### Tarefas:
[1] Transcreva o texto sobre os novos prefeitos e vereadores a partir das palavras "Pouco de novo" até depois de "ser ainda maior.", e substitua "prefeituras" por "administrações municipais".
[2] Retome o texto sobre os novos prefeitos e vereadores e dê continuidade a ele a partir do ponto em que termina.

### Texto fornecido:
---+---

Pouco de novo poderá ser realizado pelos prefeitos e vereadores que assumirão seus cargos em 2021. A pandemia do coronavírus e a recessão econômica, têm e terão um forte impacto na disponibilidade de recursos financeiros. Grande parte das prefeituras estão e continuarão descapitalizadas, com a queda das receitas municipais e dos repasses dos governos estaduais e federal. As previsões de uma recuperação perceptível da economia foram postergadas para 2022 ou 2023. Dependendo da região onde se localiza, do tipo de atividade e das características do município, a demora poderá ser ainda maior.

Um dos aspectos que será de grande influência na recuperação e futuro desenvolvimento do município é a questão ambiental. Além do subjetivo argumento da qualidade do vida do cidadão, já estabelecido na Constituição de 1988 mas até agora pouco considerado – tanto a nível federal, estadual como municipal –, existem outras dimensões mais práticas e imediatas a serem ponderadas. A implantação da Política Nacional de Resíduos Sólidos (PNRS), promulgada ainda no final do segundo governo do presidente Lula, continua, depois de duas prorrogações votadas pelo Congresso, a ser uma grande promessa na quase totalidade dos municípios brasileiros. Cerca de 60% dos municípios já elaboraram um programa de gestão de resíduos urbanos mas não dispõem de fundos para transformar a teoria em prática.  

A questão do saneamento; o tratamento de água, coleta e tratamento de esgoto, são problemas que, em um tópico ou outro ainda não estão solucionados em cerca de 60% dos municípios brasileiros. Mesmo nas cidades contando com uma boa rede de saneamento, persistem problemas como a qualidade e a perda de água potável ao longo da tubulações. O planejamento hídrico de várias regiões do Brasil precisa ser atualizado e aprimorado, já que a carestia de água está assumindo uma regularidade crescente em vastas áreas das regiões Sul e Sudeste. O projeto recentemente aprovado pelo Congresso, que permite a participação do setor privado no saneamento, ainda permanece uma grande incógnita sob diversos aspectos.

Ainda no elenco das grandes temas a serem enfrentados pelos novos prefeitos e vereadores, podemos incluir a questão da crise climática. Ignorada pelo governo federal, cujos ministros consideram o assunto sem importância ou até fantasioso, a situação está aí, colocada. Sinais de que a matéria está ganhando crescente atenção no exterior e por parte de grandes grupos financeiros não faltam. Recentemente, uma comunidade de grandes investidores da Europa, Ásia e Estados Unidos se manifestou através de cartas endereçadas às embaixadas brasileiras na Europa. Nestes primeiros dias de julho de 2020, um grupo de 40 grandes empresários brasileiros, entre os quais executivos de empresas como Itaú Unibanco, Bradesco, Santander, Klabin, Suzano, Cargill, Mafrig, Natura, Cosan, Bayer, Microsoft, Michelin, Shell e Vale, reuniu-se com o vice-presidente Hamilton Mourão, para discutir a situação dos desmatamentos na Amazônia e outros temas ambientais.

---+---

### Dados brutos:
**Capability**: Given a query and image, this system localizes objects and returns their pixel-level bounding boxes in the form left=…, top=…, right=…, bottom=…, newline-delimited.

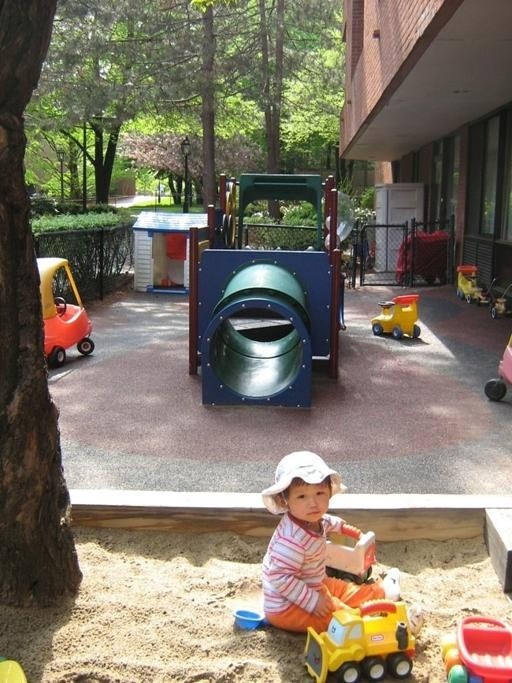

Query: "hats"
left=262, top=452, right=349, bottom=516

---+---

### Respostas por item:
[1]
Pouco de novo poderá ser realizado pelos prefeitos e vereadores que assumirão seus cargos em 2021. A pandemia do coronavírus e a recessão econômica, têm e terão um forte impacto na disponibilidade de recursos financeiros. Grande parte das administrações municipais estão e continuarão descapitalizadas, com a queda das receitas municipais e dos repasses dos governos estaduais e federal. As previsões de uma recuperação perceptível da economia foram postergadas para 2022 ou 2023. Dependendo da região onde se localiza, do tipo de atividade e das características do município, a demora poderá ser ainda maior.

[2]
A contribuição dos municípios à questão climática, principalmente dos pequenos, será limitada. Mas conteúdos como gestão de aterros e transporte público, atividades geradoras de emissão de gases poluentes, deverão estar na pauta de qualquer administração, seja do futuro prefeito da cidade de São Paulo ou de São Gabriel da Cachoeira, município no estado do Amazonas. Planejamento para as próximas décadas não é necessário apenas para as grandes cidades; os médios e pequenos municípios também precisam admitir que novos desafios político-ambientais afetarão impreterivelmente a todos, cedo ou tarde. Manutenção de parque municipais e ampliação da arborização urbana, além da educação ambiental nas escolas, também são pontos que, desde já, precisam constar dos planos de governo dos administradores municipais que tomarão posse em alguns meses.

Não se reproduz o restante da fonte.